University of Bristol, Bristol, United Kingdom (D.M.P., N.J.W., D.M.C., A.A.).
University of Bristol, Bristol, United Kingdom, and University of York, Heslington, York, United Kingdom (S.D.).
Ann Intern Med. 2019 Apr 16;170(8):538-546. doi: 10.7326/M18-3542. Epub 2019 Mar 26.

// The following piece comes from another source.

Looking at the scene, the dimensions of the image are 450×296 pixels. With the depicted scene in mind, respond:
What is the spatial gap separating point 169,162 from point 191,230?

Guideline development requires the synthesis of evidence on several treatments of interest, typically by using network meta-analysis (NMA). Because treatment effects may be estimated imprecisely or be based on evidence lacking internal or external validity, guideline developers must assess the robustness of recommendations made on the basis of the NMA to potential limitations in the evidence. Such limitations arise because the observed estimates differ from the true effects of interest, for example, because of study biases, sampling variation, or issues of relevance. The widely used GRADE (Grading of Recommendations Assessment, Development and Evaluation) framework aims to assess the quality of evidence supporting a recommendation by using a structured series of qualitative judgments. This article argues that GRADE approaches proposed for NMA are insufficient for the purposes of guideline development, because the influence of the evidence on the final recommendation is not taken into account. It outlines threshold analysis as an alternative approach, demonstrating the method with 2 examples of clinical guidelines from the National Institute for Health and Care Excellence (NICE) in the United Kingdom. Threshold analysis quantifies precisely how much the evidence could change (for any reason, such as potential biases, or simply sampling variation) before the recommendation changes, and what the revised recommendation would be. If it is judged that the evidence could not plausibly change by more than this amount, then the recommendation is considered robust; otherwise, it is sensitive to plausible changes in the evidence. In this manner, threshold analysis directly informs decision makers and guideline developers of the robustness of treatment recommendations.
指南的制定需要综合几种有价值的治疗方法的证据,通常采用网络荟萃分析(NMA)。由于治疗效果的估计可能不够准确,或者基于缺乏内部或外部有效性的证据,指南制定者必须评估 NMA 基础上提出的建议对证据潜在局限性的稳健性。这些局限性是由于观察到的估计值与实际感兴趣的效果不同,例如由于研究偏倚、抽样变化或相关性问题。广泛使用的 GRADE(推荐评估、制定与评价)框架旨在通过一系列结构化的定性判断来评估支持推荐的证据质量。本文认为,针对 NMA 提出的 GRADE 方法对于指南制定来说是不够的,因为没有考虑证据对最终推荐的影响。本文概述了阈值分析作为一种替代方法,并通过英国国家卫生与保健优化研究所(NICE)的 2 个临床指南示例演示了该方法。阈值分析精确地量化了证据可能发生变化的程度(由于任何原因,如潜在偏倚或仅仅是抽样变化),在此之前推荐会发生变化,以及修订后的推荐意见是什么。如果判断证据不可能发生如此程度的变化,那么该推荐是稳健的;否则,该推荐对证据中的合理变化敏感。通过这种方式,阈值分析直接向决策者和指南制定者告知治疗建议的稳健性。